◆ **What you should do**:
Carry on the passage about the Big Society from the point where it stops.

◆ **Source text**:
------------------------------------------------
People are naturally asking what the Big Society means to their real lives? Too often the answer is soundbites and political argument. At best it is expressed as theory, or perhaps some examples of local volunteering.
However, in order to understand it we need to look, not just as to how it is currently defined, but also whether it represents a long-term trend in how service delivery might be developing in the context of changes over the last 30 years. In other words we also need to understand the Big Society’s back-story.
Only then can we see what we then need to put in place that goes with the grain of those long-standing trends.
This quite long and detailed posting seeks to stimulate discussion on all those issues. It certainly does not pretend to have all the answers, however it may at least explain the roots of the concept more clearly as well as set out an approach to it that could then be adopted, not just in the distant future, but in the next six months.
The Big Society – As currently defined
First of all let’s not get hung-up about the actual term. Perhaps it should be talked about in terms of an expansion of Civil Society as I recently blogged here. Indeed rather than use the words Big Society, the Government has just published a strategy for Building a Stronger Civil Society which explains that the core elements are:
1. Empowering communities: giving local councils and neighbourhoods more power to take decisions and shape their area.
2. Opening up public services: the Government’s public service reforms will enable charities, social enterprises, private companies and employee-owned co-operatives to compete to offer people high quality services;
3. Promoting social action: encouraging and enabling people from all walks of life to play a more active part in society, and promoting more volunteering and philanthropy.
------------------------------------------------
◆ **Material provided**:

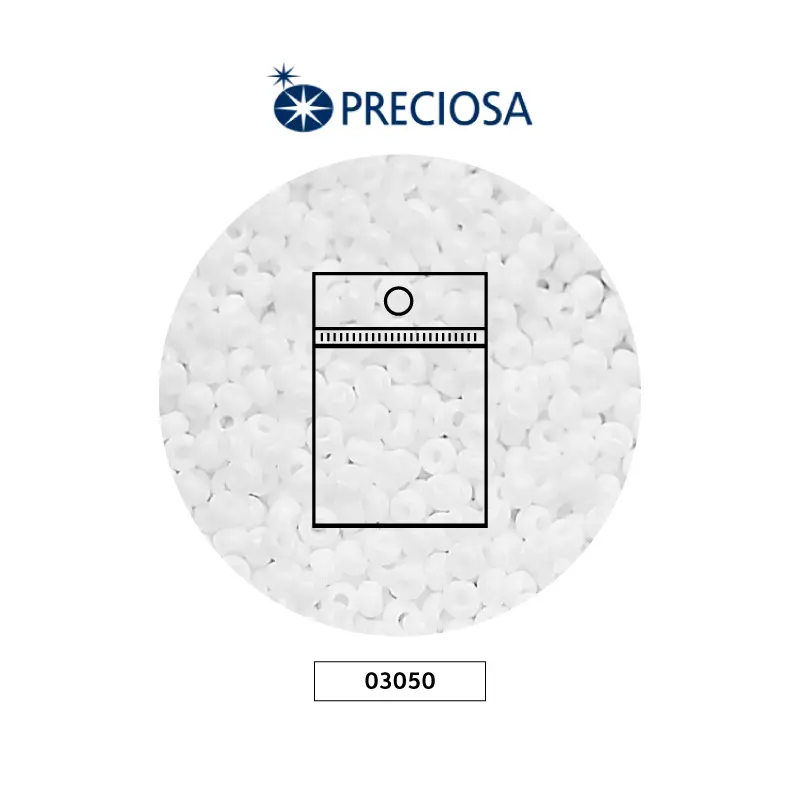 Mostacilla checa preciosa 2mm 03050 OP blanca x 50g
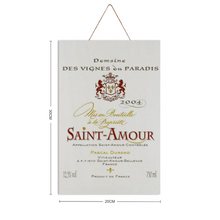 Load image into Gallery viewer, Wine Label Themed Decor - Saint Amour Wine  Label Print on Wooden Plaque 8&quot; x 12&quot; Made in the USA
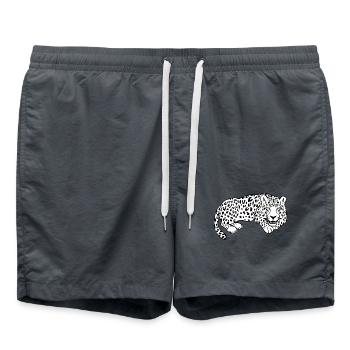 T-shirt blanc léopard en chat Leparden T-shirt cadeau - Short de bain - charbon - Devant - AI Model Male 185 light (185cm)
------------------------------------------------
◆ **Output**:
What this means in reality seems to include the following so far:
- Transparency – publishing a wide range of data sets including public expenditure and salaries of senior staff
- Free Schools
- A national Citizen service
- Employee owned co-operatives with a ‘right to bid’
- Elected Police Commissioners
- Radically reform the planning system
- New powers to help communities save local facilities through a right to bid
- Train a new generation of 5000 community organisers
- A national ‘Big Society Day’
- Regular community involvement a key element of civil service staff appraisals
- Devolution of powers with councils given a general power of competence and a full review of local government finance
- Support the creation and expansion of mutuals, co-operatives, charities and social enterprises, and support these groups to have much greater involvement in the running of public services
- Use dormant bank accounts to establish a Big Society Bank, which will provide new finance for neighbourhood groups, charities and social enterprises
Whilst the Big Society has the strong support of the government and has some public support according to polls, there is significant scepticism and some opposition.
Perhaps people need to understand the long-term trends more? That also provides an opportunity to sketch out a new model of delivery, that reflects these trends, some of which comes from helpful discussions with leading practitioners in the field from the London Sustainability Exchange.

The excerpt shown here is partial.